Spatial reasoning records
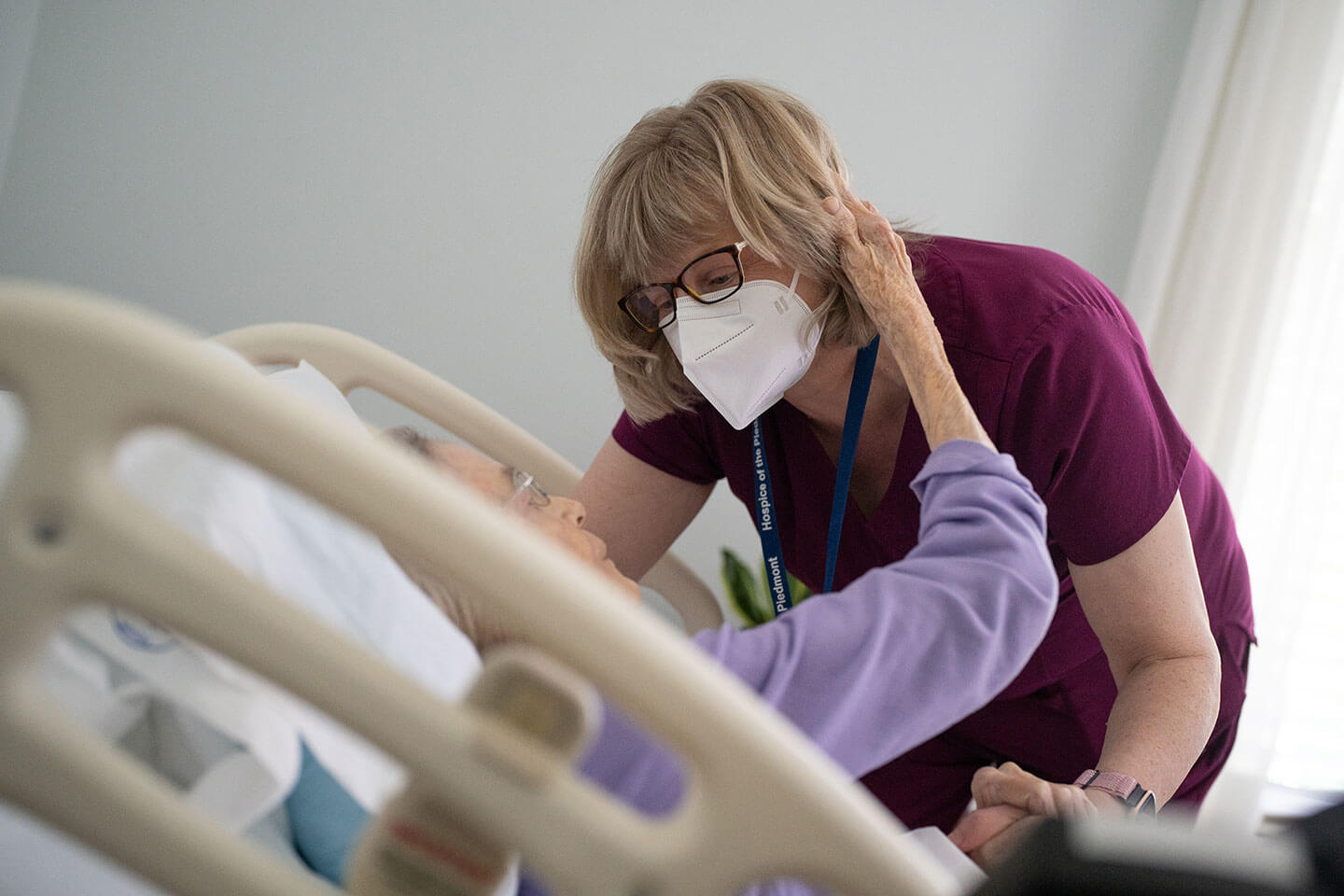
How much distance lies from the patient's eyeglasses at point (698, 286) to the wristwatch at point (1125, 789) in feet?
2.41

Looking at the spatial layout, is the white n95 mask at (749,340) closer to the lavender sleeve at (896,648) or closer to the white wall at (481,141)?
the lavender sleeve at (896,648)

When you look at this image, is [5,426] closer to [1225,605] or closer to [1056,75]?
[1225,605]

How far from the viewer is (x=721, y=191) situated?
1266 mm

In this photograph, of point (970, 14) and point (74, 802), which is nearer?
point (74, 802)

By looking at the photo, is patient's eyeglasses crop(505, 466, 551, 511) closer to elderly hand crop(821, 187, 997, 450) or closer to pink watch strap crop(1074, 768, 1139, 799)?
elderly hand crop(821, 187, 997, 450)

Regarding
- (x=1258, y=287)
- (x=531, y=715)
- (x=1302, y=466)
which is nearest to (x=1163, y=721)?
(x=531, y=715)

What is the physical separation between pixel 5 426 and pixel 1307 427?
2892 mm

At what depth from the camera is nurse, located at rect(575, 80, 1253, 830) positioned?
118cm

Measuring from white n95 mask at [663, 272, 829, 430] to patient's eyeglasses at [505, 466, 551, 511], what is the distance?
0.88 ft

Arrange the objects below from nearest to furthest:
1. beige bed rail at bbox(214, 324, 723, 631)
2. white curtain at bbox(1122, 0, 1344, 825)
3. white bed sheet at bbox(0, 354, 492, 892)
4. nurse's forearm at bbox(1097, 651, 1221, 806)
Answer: white bed sheet at bbox(0, 354, 492, 892), nurse's forearm at bbox(1097, 651, 1221, 806), beige bed rail at bbox(214, 324, 723, 631), white curtain at bbox(1122, 0, 1344, 825)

> Problem description
Copy every row above word for word, leaving out the pictures.

> Solution to the exercise
How much distance lies from the patient's eyeglasses at point (698, 286) to the wristwatch at point (1125, 789) in feet?
2.41

Looking at the spatial layout, is the white n95 mask at (749,340) closer to the lavender sleeve at (896,648) or closer to the white wall at (481,141)?
the lavender sleeve at (896,648)

When you look at this image, is [5,426] closer to [1225,605] or closer to [1056,75]?
[1225,605]

How far from the viewer is (x=721, y=191) situated?
1266 mm

In this photograph, of point (970, 14) and point (74, 802), which is nearer?
point (74, 802)

By looking at the photo, is patient's eyeglasses crop(505, 466, 551, 511) closer to elderly hand crop(821, 187, 997, 450) or closer to pink watch strap crop(1074, 768, 1139, 799)?
elderly hand crop(821, 187, 997, 450)

Regarding
- (x=1258, y=287)
- (x=531, y=715)
- (x=1302, y=466)
which is nearest to (x=1163, y=721)?
(x=531, y=715)

What is the physical separation between pixel 5 426 and pixel 1307 427?
2892 mm

At what depth from the camera is nurse, located at rect(575, 80, 1253, 830) positioned?
118cm

Measuring from white n95 mask at [663, 272, 829, 430] to patient's eyeglasses at [505, 466, 551, 511], what is the distance?
0.88 ft

Arrange the objects below from nearest to furthest:
1. beige bed rail at bbox(214, 324, 723, 631)
2. white curtain at bbox(1122, 0, 1344, 825)
3. white bed sheet at bbox(0, 354, 492, 892)
4. nurse's forearm at bbox(1097, 651, 1221, 806)
Answer: white bed sheet at bbox(0, 354, 492, 892), nurse's forearm at bbox(1097, 651, 1221, 806), beige bed rail at bbox(214, 324, 723, 631), white curtain at bbox(1122, 0, 1344, 825)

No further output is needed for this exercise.